> **Exercise brief**: Make an exact copy of the entries, and keep any pictures out of it.

*** Opening of The data ***

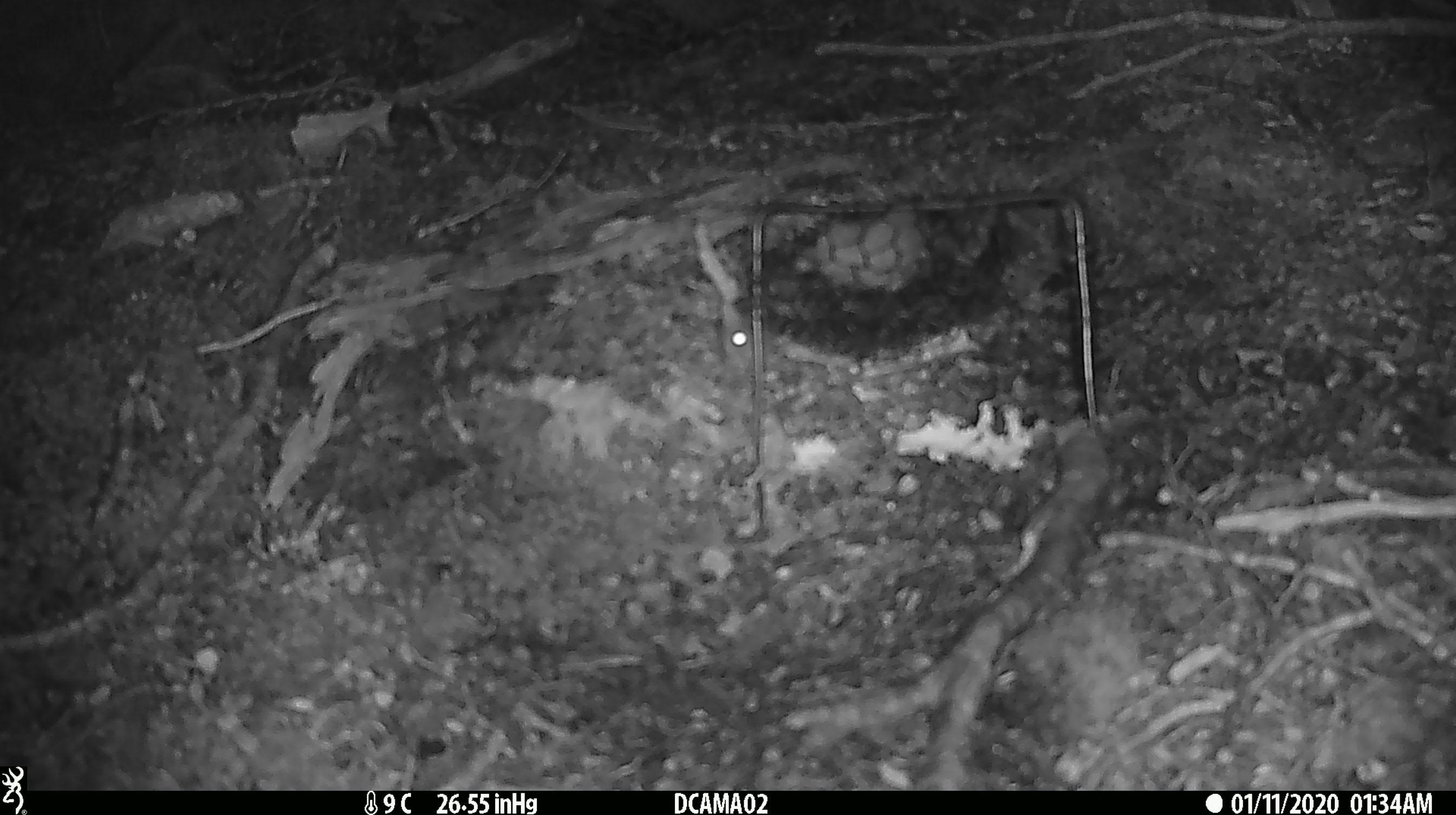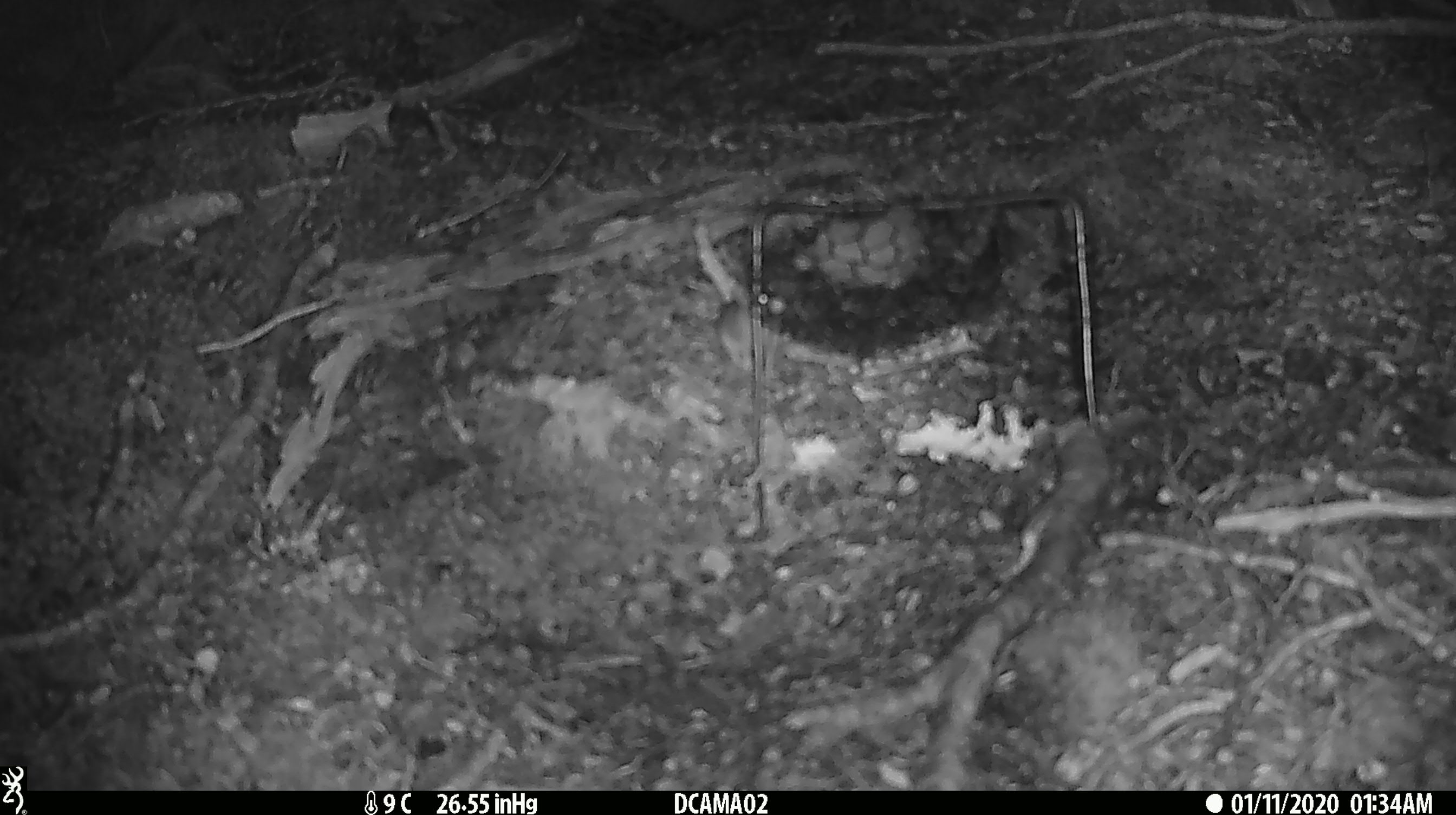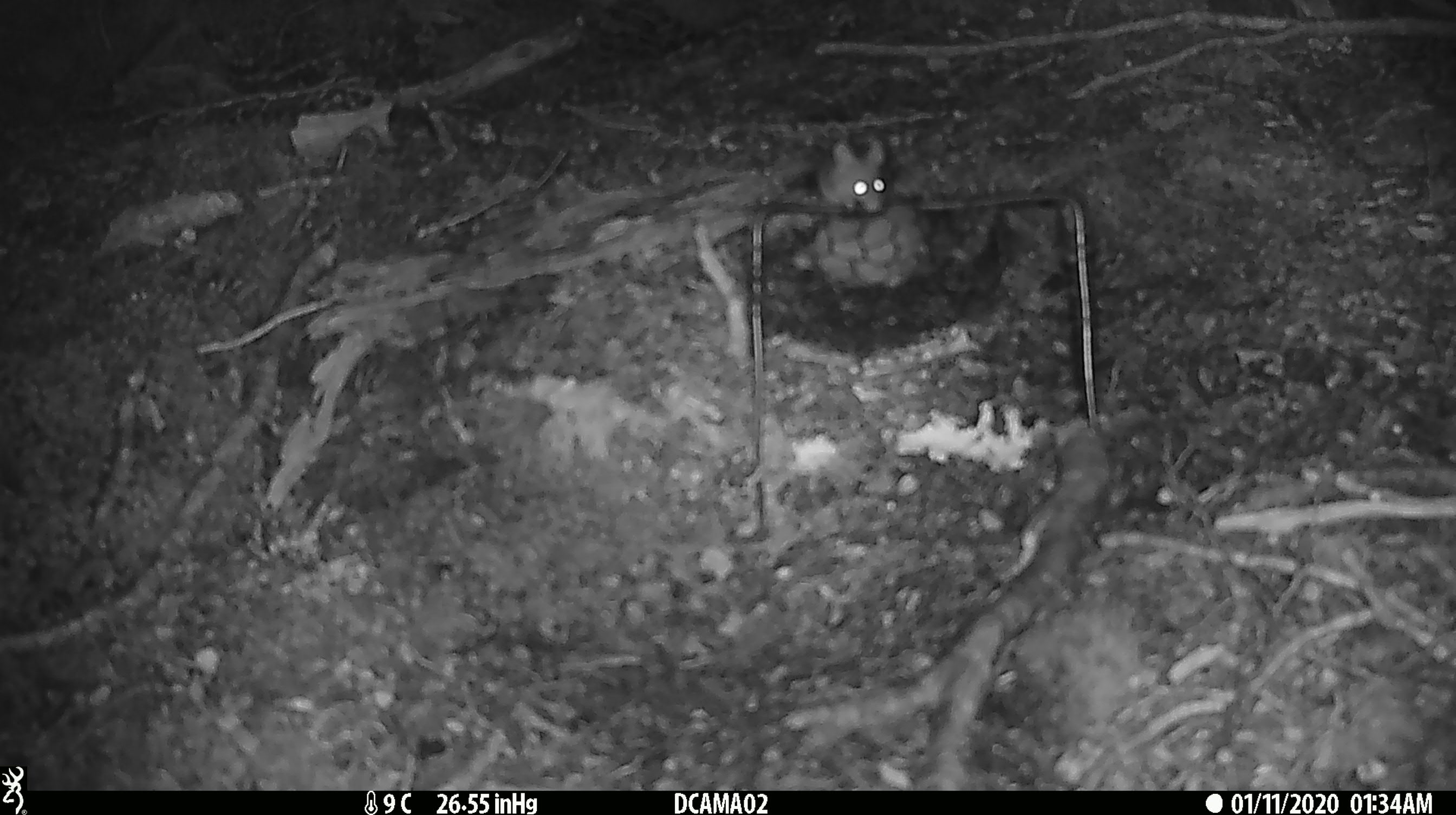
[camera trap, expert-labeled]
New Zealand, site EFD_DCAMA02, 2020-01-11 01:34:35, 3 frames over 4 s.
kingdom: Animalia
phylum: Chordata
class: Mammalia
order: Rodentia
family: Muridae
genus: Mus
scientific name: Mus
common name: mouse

*** Close of The data ***

> **Exercise solution**:
[camera trap, expert-labeled]
New Zealand, site EFD_DCAMA02, 2020-01-11 01:34:35, 3 frames over 4 s.
kingdom: Animalia
phylum: Chordata
class: Mammalia
order: Rodentia
family: Muridae
genus: Mus
scientific name: Mus
common name: mouse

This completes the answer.